Another landmark innovation is the micro-processors. These are electronic chips which when fitted on the skin can analyse signals from the muscles and help patients move limbs and fingers. Below-knee and below-elbow amputations are easier to be fitted with close-to-natural limbs. Above-knee and above-elbow amputations do not achieve such efficiency due to the presence of a joint where sockets have to be put. Microprocessors have been a boon in such cases.

Where India lacks

Absence of indigenous research reflects in the prosthetics manufactured in our country. Carbon composites and titanium are still a far cry and archaic materials like stainless steel and aluminium alloys are still in use. Japan invented the first microprocessor in 1982 but the research has not even started in our country. Imported chips are costly and within the reach of only the rich.

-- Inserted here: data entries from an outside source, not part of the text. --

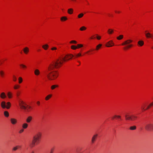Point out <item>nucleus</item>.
<instances>
[{
  "mask_svg": "<svg viewBox=\"0 0 153 153\" xmlns=\"http://www.w3.org/2000/svg\"><path fill=\"white\" fill-rule=\"evenodd\" d=\"M1 108H5L6 107V103L5 101H2L1 103Z\"/></svg>",
  "mask_w": 153,
  "mask_h": 153,
  "instance_id": "obj_12",
  "label": "nucleus"
},
{
  "mask_svg": "<svg viewBox=\"0 0 153 153\" xmlns=\"http://www.w3.org/2000/svg\"><path fill=\"white\" fill-rule=\"evenodd\" d=\"M114 43L112 41H110L107 43L106 45V46L107 47H111L114 45Z\"/></svg>",
  "mask_w": 153,
  "mask_h": 153,
  "instance_id": "obj_8",
  "label": "nucleus"
},
{
  "mask_svg": "<svg viewBox=\"0 0 153 153\" xmlns=\"http://www.w3.org/2000/svg\"><path fill=\"white\" fill-rule=\"evenodd\" d=\"M19 85H16L14 86V88L15 89H17L19 87Z\"/></svg>",
  "mask_w": 153,
  "mask_h": 153,
  "instance_id": "obj_40",
  "label": "nucleus"
},
{
  "mask_svg": "<svg viewBox=\"0 0 153 153\" xmlns=\"http://www.w3.org/2000/svg\"><path fill=\"white\" fill-rule=\"evenodd\" d=\"M86 28L84 26H82L80 28V30L81 31H83L86 29Z\"/></svg>",
  "mask_w": 153,
  "mask_h": 153,
  "instance_id": "obj_34",
  "label": "nucleus"
},
{
  "mask_svg": "<svg viewBox=\"0 0 153 153\" xmlns=\"http://www.w3.org/2000/svg\"><path fill=\"white\" fill-rule=\"evenodd\" d=\"M115 12L116 13H119L120 12V11H115Z\"/></svg>",
  "mask_w": 153,
  "mask_h": 153,
  "instance_id": "obj_53",
  "label": "nucleus"
},
{
  "mask_svg": "<svg viewBox=\"0 0 153 153\" xmlns=\"http://www.w3.org/2000/svg\"><path fill=\"white\" fill-rule=\"evenodd\" d=\"M145 129L148 131H153V123H147L145 125Z\"/></svg>",
  "mask_w": 153,
  "mask_h": 153,
  "instance_id": "obj_4",
  "label": "nucleus"
},
{
  "mask_svg": "<svg viewBox=\"0 0 153 153\" xmlns=\"http://www.w3.org/2000/svg\"><path fill=\"white\" fill-rule=\"evenodd\" d=\"M77 48H80L83 46V45L82 44H78L77 45Z\"/></svg>",
  "mask_w": 153,
  "mask_h": 153,
  "instance_id": "obj_42",
  "label": "nucleus"
},
{
  "mask_svg": "<svg viewBox=\"0 0 153 153\" xmlns=\"http://www.w3.org/2000/svg\"><path fill=\"white\" fill-rule=\"evenodd\" d=\"M18 148V146H17L15 147H14L13 148V150L14 151H16Z\"/></svg>",
  "mask_w": 153,
  "mask_h": 153,
  "instance_id": "obj_41",
  "label": "nucleus"
},
{
  "mask_svg": "<svg viewBox=\"0 0 153 153\" xmlns=\"http://www.w3.org/2000/svg\"><path fill=\"white\" fill-rule=\"evenodd\" d=\"M97 134H95L93 135L91 140V142L92 143H94L96 140V139L97 138Z\"/></svg>",
  "mask_w": 153,
  "mask_h": 153,
  "instance_id": "obj_7",
  "label": "nucleus"
},
{
  "mask_svg": "<svg viewBox=\"0 0 153 153\" xmlns=\"http://www.w3.org/2000/svg\"><path fill=\"white\" fill-rule=\"evenodd\" d=\"M102 45L101 44H99L96 46V50H98L102 46Z\"/></svg>",
  "mask_w": 153,
  "mask_h": 153,
  "instance_id": "obj_30",
  "label": "nucleus"
},
{
  "mask_svg": "<svg viewBox=\"0 0 153 153\" xmlns=\"http://www.w3.org/2000/svg\"><path fill=\"white\" fill-rule=\"evenodd\" d=\"M20 66L21 67H22L23 68H27V67L26 65L22 64H20Z\"/></svg>",
  "mask_w": 153,
  "mask_h": 153,
  "instance_id": "obj_38",
  "label": "nucleus"
},
{
  "mask_svg": "<svg viewBox=\"0 0 153 153\" xmlns=\"http://www.w3.org/2000/svg\"><path fill=\"white\" fill-rule=\"evenodd\" d=\"M0 97L2 99H4L6 97V96L4 92H2L1 93Z\"/></svg>",
  "mask_w": 153,
  "mask_h": 153,
  "instance_id": "obj_15",
  "label": "nucleus"
},
{
  "mask_svg": "<svg viewBox=\"0 0 153 153\" xmlns=\"http://www.w3.org/2000/svg\"><path fill=\"white\" fill-rule=\"evenodd\" d=\"M4 115L6 117H8L9 116V113L7 111H5L4 112Z\"/></svg>",
  "mask_w": 153,
  "mask_h": 153,
  "instance_id": "obj_21",
  "label": "nucleus"
},
{
  "mask_svg": "<svg viewBox=\"0 0 153 153\" xmlns=\"http://www.w3.org/2000/svg\"><path fill=\"white\" fill-rule=\"evenodd\" d=\"M12 93L10 92H8L7 93V96L9 98H11L12 97Z\"/></svg>",
  "mask_w": 153,
  "mask_h": 153,
  "instance_id": "obj_20",
  "label": "nucleus"
},
{
  "mask_svg": "<svg viewBox=\"0 0 153 153\" xmlns=\"http://www.w3.org/2000/svg\"><path fill=\"white\" fill-rule=\"evenodd\" d=\"M4 74V72L3 71H0V74L1 77L3 76Z\"/></svg>",
  "mask_w": 153,
  "mask_h": 153,
  "instance_id": "obj_37",
  "label": "nucleus"
},
{
  "mask_svg": "<svg viewBox=\"0 0 153 153\" xmlns=\"http://www.w3.org/2000/svg\"><path fill=\"white\" fill-rule=\"evenodd\" d=\"M74 56L72 54H67L64 57L62 58H60L58 59H59V61H61L62 63L63 62L67 61L71 59Z\"/></svg>",
  "mask_w": 153,
  "mask_h": 153,
  "instance_id": "obj_3",
  "label": "nucleus"
},
{
  "mask_svg": "<svg viewBox=\"0 0 153 153\" xmlns=\"http://www.w3.org/2000/svg\"><path fill=\"white\" fill-rule=\"evenodd\" d=\"M133 46V45L132 44H128L124 48V49L125 50H127L128 48H129Z\"/></svg>",
  "mask_w": 153,
  "mask_h": 153,
  "instance_id": "obj_17",
  "label": "nucleus"
},
{
  "mask_svg": "<svg viewBox=\"0 0 153 153\" xmlns=\"http://www.w3.org/2000/svg\"><path fill=\"white\" fill-rule=\"evenodd\" d=\"M10 106L11 103H10V102H7L6 103V108L7 109H9L10 108Z\"/></svg>",
  "mask_w": 153,
  "mask_h": 153,
  "instance_id": "obj_19",
  "label": "nucleus"
},
{
  "mask_svg": "<svg viewBox=\"0 0 153 153\" xmlns=\"http://www.w3.org/2000/svg\"><path fill=\"white\" fill-rule=\"evenodd\" d=\"M84 15V14L82 13H81L79 14L78 16V17L79 18H82Z\"/></svg>",
  "mask_w": 153,
  "mask_h": 153,
  "instance_id": "obj_36",
  "label": "nucleus"
},
{
  "mask_svg": "<svg viewBox=\"0 0 153 153\" xmlns=\"http://www.w3.org/2000/svg\"><path fill=\"white\" fill-rule=\"evenodd\" d=\"M114 117H117L118 118H120V119L121 118V116H119V115H115L114 116Z\"/></svg>",
  "mask_w": 153,
  "mask_h": 153,
  "instance_id": "obj_47",
  "label": "nucleus"
},
{
  "mask_svg": "<svg viewBox=\"0 0 153 153\" xmlns=\"http://www.w3.org/2000/svg\"><path fill=\"white\" fill-rule=\"evenodd\" d=\"M19 105L20 104L21 105H24L25 104L23 101L22 100H19Z\"/></svg>",
  "mask_w": 153,
  "mask_h": 153,
  "instance_id": "obj_33",
  "label": "nucleus"
},
{
  "mask_svg": "<svg viewBox=\"0 0 153 153\" xmlns=\"http://www.w3.org/2000/svg\"><path fill=\"white\" fill-rule=\"evenodd\" d=\"M42 47L45 50H46L48 49V45L47 44H45L42 45Z\"/></svg>",
  "mask_w": 153,
  "mask_h": 153,
  "instance_id": "obj_22",
  "label": "nucleus"
},
{
  "mask_svg": "<svg viewBox=\"0 0 153 153\" xmlns=\"http://www.w3.org/2000/svg\"><path fill=\"white\" fill-rule=\"evenodd\" d=\"M53 149H51V152H52V153L53 152Z\"/></svg>",
  "mask_w": 153,
  "mask_h": 153,
  "instance_id": "obj_54",
  "label": "nucleus"
},
{
  "mask_svg": "<svg viewBox=\"0 0 153 153\" xmlns=\"http://www.w3.org/2000/svg\"><path fill=\"white\" fill-rule=\"evenodd\" d=\"M71 48L73 50H75L77 48V47L75 45H73L71 46Z\"/></svg>",
  "mask_w": 153,
  "mask_h": 153,
  "instance_id": "obj_35",
  "label": "nucleus"
},
{
  "mask_svg": "<svg viewBox=\"0 0 153 153\" xmlns=\"http://www.w3.org/2000/svg\"><path fill=\"white\" fill-rule=\"evenodd\" d=\"M150 107L153 105V102L149 105Z\"/></svg>",
  "mask_w": 153,
  "mask_h": 153,
  "instance_id": "obj_50",
  "label": "nucleus"
},
{
  "mask_svg": "<svg viewBox=\"0 0 153 153\" xmlns=\"http://www.w3.org/2000/svg\"><path fill=\"white\" fill-rule=\"evenodd\" d=\"M31 106H29L28 107V108H29V109H30V108H31Z\"/></svg>",
  "mask_w": 153,
  "mask_h": 153,
  "instance_id": "obj_55",
  "label": "nucleus"
},
{
  "mask_svg": "<svg viewBox=\"0 0 153 153\" xmlns=\"http://www.w3.org/2000/svg\"><path fill=\"white\" fill-rule=\"evenodd\" d=\"M13 81L15 82L16 81V79H17V78H16V77L14 75L13 76Z\"/></svg>",
  "mask_w": 153,
  "mask_h": 153,
  "instance_id": "obj_44",
  "label": "nucleus"
},
{
  "mask_svg": "<svg viewBox=\"0 0 153 153\" xmlns=\"http://www.w3.org/2000/svg\"><path fill=\"white\" fill-rule=\"evenodd\" d=\"M70 43H74V44H76L77 43V42L75 41V40H72L70 42Z\"/></svg>",
  "mask_w": 153,
  "mask_h": 153,
  "instance_id": "obj_43",
  "label": "nucleus"
},
{
  "mask_svg": "<svg viewBox=\"0 0 153 153\" xmlns=\"http://www.w3.org/2000/svg\"><path fill=\"white\" fill-rule=\"evenodd\" d=\"M51 96H52L51 94L48 95L45 98V100H48L51 97Z\"/></svg>",
  "mask_w": 153,
  "mask_h": 153,
  "instance_id": "obj_27",
  "label": "nucleus"
},
{
  "mask_svg": "<svg viewBox=\"0 0 153 153\" xmlns=\"http://www.w3.org/2000/svg\"><path fill=\"white\" fill-rule=\"evenodd\" d=\"M132 42V41L131 40H130V39L127 40L125 41V42H124L123 43L121 44V45H128L130 43Z\"/></svg>",
  "mask_w": 153,
  "mask_h": 153,
  "instance_id": "obj_6",
  "label": "nucleus"
},
{
  "mask_svg": "<svg viewBox=\"0 0 153 153\" xmlns=\"http://www.w3.org/2000/svg\"><path fill=\"white\" fill-rule=\"evenodd\" d=\"M123 38V35H120L119 36L117 37V39L118 40H120L122 39Z\"/></svg>",
  "mask_w": 153,
  "mask_h": 153,
  "instance_id": "obj_32",
  "label": "nucleus"
},
{
  "mask_svg": "<svg viewBox=\"0 0 153 153\" xmlns=\"http://www.w3.org/2000/svg\"><path fill=\"white\" fill-rule=\"evenodd\" d=\"M91 39H93V37H91Z\"/></svg>",
  "mask_w": 153,
  "mask_h": 153,
  "instance_id": "obj_61",
  "label": "nucleus"
},
{
  "mask_svg": "<svg viewBox=\"0 0 153 153\" xmlns=\"http://www.w3.org/2000/svg\"><path fill=\"white\" fill-rule=\"evenodd\" d=\"M153 38V35H152V37L151 38Z\"/></svg>",
  "mask_w": 153,
  "mask_h": 153,
  "instance_id": "obj_60",
  "label": "nucleus"
},
{
  "mask_svg": "<svg viewBox=\"0 0 153 153\" xmlns=\"http://www.w3.org/2000/svg\"><path fill=\"white\" fill-rule=\"evenodd\" d=\"M20 106L21 109H24V110H26V107L24 105H21L20 104Z\"/></svg>",
  "mask_w": 153,
  "mask_h": 153,
  "instance_id": "obj_24",
  "label": "nucleus"
},
{
  "mask_svg": "<svg viewBox=\"0 0 153 153\" xmlns=\"http://www.w3.org/2000/svg\"><path fill=\"white\" fill-rule=\"evenodd\" d=\"M138 45L139 46H142L144 44V42L143 41L140 40L138 41Z\"/></svg>",
  "mask_w": 153,
  "mask_h": 153,
  "instance_id": "obj_13",
  "label": "nucleus"
},
{
  "mask_svg": "<svg viewBox=\"0 0 153 153\" xmlns=\"http://www.w3.org/2000/svg\"><path fill=\"white\" fill-rule=\"evenodd\" d=\"M67 19V18L66 16H63L61 18V20L62 21H64Z\"/></svg>",
  "mask_w": 153,
  "mask_h": 153,
  "instance_id": "obj_23",
  "label": "nucleus"
},
{
  "mask_svg": "<svg viewBox=\"0 0 153 153\" xmlns=\"http://www.w3.org/2000/svg\"><path fill=\"white\" fill-rule=\"evenodd\" d=\"M41 134L40 133H39L36 134L33 137V139L32 142L30 143L29 146L31 148H32L34 146L35 143H37L41 138Z\"/></svg>",
  "mask_w": 153,
  "mask_h": 153,
  "instance_id": "obj_2",
  "label": "nucleus"
},
{
  "mask_svg": "<svg viewBox=\"0 0 153 153\" xmlns=\"http://www.w3.org/2000/svg\"><path fill=\"white\" fill-rule=\"evenodd\" d=\"M73 10L72 8H69L68 10V13L71 14L73 13Z\"/></svg>",
  "mask_w": 153,
  "mask_h": 153,
  "instance_id": "obj_18",
  "label": "nucleus"
},
{
  "mask_svg": "<svg viewBox=\"0 0 153 153\" xmlns=\"http://www.w3.org/2000/svg\"><path fill=\"white\" fill-rule=\"evenodd\" d=\"M78 62L79 63H80V62L79 61H78Z\"/></svg>",
  "mask_w": 153,
  "mask_h": 153,
  "instance_id": "obj_59",
  "label": "nucleus"
},
{
  "mask_svg": "<svg viewBox=\"0 0 153 153\" xmlns=\"http://www.w3.org/2000/svg\"><path fill=\"white\" fill-rule=\"evenodd\" d=\"M37 104L38 105H40V102L39 101H37Z\"/></svg>",
  "mask_w": 153,
  "mask_h": 153,
  "instance_id": "obj_51",
  "label": "nucleus"
},
{
  "mask_svg": "<svg viewBox=\"0 0 153 153\" xmlns=\"http://www.w3.org/2000/svg\"><path fill=\"white\" fill-rule=\"evenodd\" d=\"M28 126V124L27 123H24L23 124L22 127L24 128H26Z\"/></svg>",
  "mask_w": 153,
  "mask_h": 153,
  "instance_id": "obj_25",
  "label": "nucleus"
},
{
  "mask_svg": "<svg viewBox=\"0 0 153 153\" xmlns=\"http://www.w3.org/2000/svg\"><path fill=\"white\" fill-rule=\"evenodd\" d=\"M51 49L52 50H56L57 48L56 47H53L51 48Z\"/></svg>",
  "mask_w": 153,
  "mask_h": 153,
  "instance_id": "obj_48",
  "label": "nucleus"
},
{
  "mask_svg": "<svg viewBox=\"0 0 153 153\" xmlns=\"http://www.w3.org/2000/svg\"><path fill=\"white\" fill-rule=\"evenodd\" d=\"M11 123L13 125H15L17 122V120L16 119L14 118H11L10 119Z\"/></svg>",
  "mask_w": 153,
  "mask_h": 153,
  "instance_id": "obj_9",
  "label": "nucleus"
},
{
  "mask_svg": "<svg viewBox=\"0 0 153 153\" xmlns=\"http://www.w3.org/2000/svg\"><path fill=\"white\" fill-rule=\"evenodd\" d=\"M76 152H77L78 153H80L79 151V149H77L76 150Z\"/></svg>",
  "mask_w": 153,
  "mask_h": 153,
  "instance_id": "obj_52",
  "label": "nucleus"
},
{
  "mask_svg": "<svg viewBox=\"0 0 153 153\" xmlns=\"http://www.w3.org/2000/svg\"><path fill=\"white\" fill-rule=\"evenodd\" d=\"M23 51L25 54H27L29 51V49L28 48L26 47L23 49Z\"/></svg>",
  "mask_w": 153,
  "mask_h": 153,
  "instance_id": "obj_14",
  "label": "nucleus"
},
{
  "mask_svg": "<svg viewBox=\"0 0 153 153\" xmlns=\"http://www.w3.org/2000/svg\"><path fill=\"white\" fill-rule=\"evenodd\" d=\"M147 31H145V36L147 38H152V35L149 32H147Z\"/></svg>",
  "mask_w": 153,
  "mask_h": 153,
  "instance_id": "obj_10",
  "label": "nucleus"
},
{
  "mask_svg": "<svg viewBox=\"0 0 153 153\" xmlns=\"http://www.w3.org/2000/svg\"><path fill=\"white\" fill-rule=\"evenodd\" d=\"M32 119V117L31 116H29L26 119V122L27 123H30V122Z\"/></svg>",
  "mask_w": 153,
  "mask_h": 153,
  "instance_id": "obj_11",
  "label": "nucleus"
},
{
  "mask_svg": "<svg viewBox=\"0 0 153 153\" xmlns=\"http://www.w3.org/2000/svg\"><path fill=\"white\" fill-rule=\"evenodd\" d=\"M136 128V127L135 126H131L130 127V129L131 130H134Z\"/></svg>",
  "mask_w": 153,
  "mask_h": 153,
  "instance_id": "obj_28",
  "label": "nucleus"
},
{
  "mask_svg": "<svg viewBox=\"0 0 153 153\" xmlns=\"http://www.w3.org/2000/svg\"><path fill=\"white\" fill-rule=\"evenodd\" d=\"M62 63L59 61V59L53 61L49 65L48 70L45 71V73L48 79L50 80H53L56 79L58 76V74L56 71H52L55 68H57L61 66Z\"/></svg>",
  "mask_w": 153,
  "mask_h": 153,
  "instance_id": "obj_1",
  "label": "nucleus"
},
{
  "mask_svg": "<svg viewBox=\"0 0 153 153\" xmlns=\"http://www.w3.org/2000/svg\"><path fill=\"white\" fill-rule=\"evenodd\" d=\"M58 86L57 85H53L51 86V89L52 90L58 87Z\"/></svg>",
  "mask_w": 153,
  "mask_h": 153,
  "instance_id": "obj_31",
  "label": "nucleus"
},
{
  "mask_svg": "<svg viewBox=\"0 0 153 153\" xmlns=\"http://www.w3.org/2000/svg\"><path fill=\"white\" fill-rule=\"evenodd\" d=\"M96 35L97 36V39L98 40L100 39L101 38V37L100 36H98L97 34H96Z\"/></svg>",
  "mask_w": 153,
  "mask_h": 153,
  "instance_id": "obj_46",
  "label": "nucleus"
},
{
  "mask_svg": "<svg viewBox=\"0 0 153 153\" xmlns=\"http://www.w3.org/2000/svg\"><path fill=\"white\" fill-rule=\"evenodd\" d=\"M125 119L126 120H135L137 118L136 116L132 115L131 116H128L127 114L125 115Z\"/></svg>",
  "mask_w": 153,
  "mask_h": 153,
  "instance_id": "obj_5",
  "label": "nucleus"
},
{
  "mask_svg": "<svg viewBox=\"0 0 153 153\" xmlns=\"http://www.w3.org/2000/svg\"><path fill=\"white\" fill-rule=\"evenodd\" d=\"M114 117H114H114H112V119H114Z\"/></svg>",
  "mask_w": 153,
  "mask_h": 153,
  "instance_id": "obj_57",
  "label": "nucleus"
},
{
  "mask_svg": "<svg viewBox=\"0 0 153 153\" xmlns=\"http://www.w3.org/2000/svg\"><path fill=\"white\" fill-rule=\"evenodd\" d=\"M152 48L153 49V46L152 47Z\"/></svg>",
  "mask_w": 153,
  "mask_h": 153,
  "instance_id": "obj_62",
  "label": "nucleus"
},
{
  "mask_svg": "<svg viewBox=\"0 0 153 153\" xmlns=\"http://www.w3.org/2000/svg\"><path fill=\"white\" fill-rule=\"evenodd\" d=\"M24 129H22L21 130H20L19 131V133H22L24 131Z\"/></svg>",
  "mask_w": 153,
  "mask_h": 153,
  "instance_id": "obj_49",
  "label": "nucleus"
},
{
  "mask_svg": "<svg viewBox=\"0 0 153 153\" xmlns=\"http://www.w3.org/2000/svg\"><path fill=\"white\" fill-rule=\"evenodd\" d=\"M150 107H150V106L149 105L146 109H145L144 107H142V111H145L146 110H147L149 109Z\"/></svg>",
  "mask_w": 153,
  "mask_h": 153,
  "instance_id": "obj_26",
  "label": "nucleus"
},
{
  "mask_svg": "<svg viewBox=\"0 0 153 153\" xmlns=\"http://www.w3.org/2000/svg\"><path fill=\"white\" fill-rule=\"evenodd\" d=\"M52 153V152H51V153Z\"/></svg>",
  "mask_w": 153,
  "mask_h": 153,
  "instance_id": "obj_63",
  "label": "nucleus"
},
{
  "mask_svg": "<svg viewBox=\"0 0 153 153\" xmlns=\"http://www.w3.org/2000/svg\"><path fill=\"white\" fill-rule=\"evenodd\" d=\"M40 72L39 71L38 69H36L34 71V74H35L36 76L39 75L40 74Z\"/></svg>",
  "mask_w": 153,
  "mask_h": 153,
  "instance_id": "obj_16",
  "label": "nucleus"
},
{
  "mask_svg": "<svg viewBox=\"0 0 153 153\" xmlns=\"http://www.w3.org/2000/svg\"><path fill=\"white\" fill-rule=\"evenodd\" d=\"M2 64V62H1L0 63V65H1Z\"/></svg>",
  "mask_w": 153,
  "mask_h": 153,
  "instance_id": "obj_58",
  "label": "nucleus"
},
{
  "mask_svg": "<svg viewBox=\"0 0 153 153\" xmlns=\"http://www.w3.org/2000/svg\"><path fill=\"white\" fill-rule=\"evenodd\" d=\"M19 83H21L22 81V79L21 77H19Z\"/></svg>",
  "mask_w": 153,
  "mask_h": 153,
  "instance_id": "obj_39",
  "label": "nucleus"
},
{
  "mask_svg": "<svg viewBox=\"0 0 153 153\" xmlns=\"http://www.w3.org/2000/svg\"><path fill=\"white\" fill-rule=\"evenodd\" d=\"M142 107H144V106H142L141 108L142 109Z\"/></svg>",
  "mask_w": 153,
  "mask_h": 153,
  "instance_id": "obj_56",
  "label": "nucleus"
},
{
  "mask_svg": "<svg viewBox=\"0 0 153 153\" xmlns=\"http://www.w3.org/2000/svg\"><path fill=\"white\" fill-rule=\"evenodd\" d=\"M113 30L110 29H109L108 31V33L109 34H112L113 33Z\"/></svg>",
  "mask_w": 153,
  "mask_h": 153,
  "instance_id": "obj_29",
  "label": "nucleus"
},
{
  "mask_svg": "<svg viewBox=\"0 0 153 153\" xmlns=\"http://www.w3.org/2000/svg\"><path fill=\"white\" fill-rule=\"evenodd\" d=\"M81 56V53H79L78 54H76V57H79V56Z\"/></svg>",
  "mask_w": 153,
  "mask_h": 153,
  "instance_id": "obj_45",
  "label": "nucleus"
}]
</instances>
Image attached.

Past examples have shown local manufacturing can bring down the costs substantially. A single-axis artificial limb used to cost Rs 13,000 when it was imported. When ALIMCO started manufacturing it the cost came down to Rs 1,900. For progress in this field the government needs not only to fund research but also bring engineers and prosthetists together to create quality work, say experts.

Indigenous research is needed for another important reason: to develop prostheses that suit Indian needs. Western and Indian cultural differences come in the way of importing technology and material as it is. “The Indian commode is different than the western commode and requires squatting. In solid ankle, cushion heel foot, which is the basic western design, squatting is not possible. Religious practices of Hindus and Muslims also need them to kneel. Again western design fails to be efficient in such movements,” says D R Mehta, founder and chief patron of BMVSS.

Experiments like Jaipur Foot can help. The organisation is known not only for cheap artificial limbs based on simpler technologies but also for designs more suited to Indian and south Asian conditions. It allows movements necessary while squatting and walking on uneven surfaces. The artificial foot costs less than Rs 1,000 and can be prepared within two to three days. Sophisticated limbs, on the other hand, are costlier and need 30 days of initial medical and clinical care.

Safdarjung hospital’s prosthetics and orthotics department has also been able to provide low cost prostheses to its patients. The department sources a relatively cheaper material and uses its own laboratory to prepare artificial limbs, thus bringing down the cost of prosthetics substantially. “What will cost Rs 9,000 in the market, we provide within Rs 2,000-3,000,” says Sohan Pal.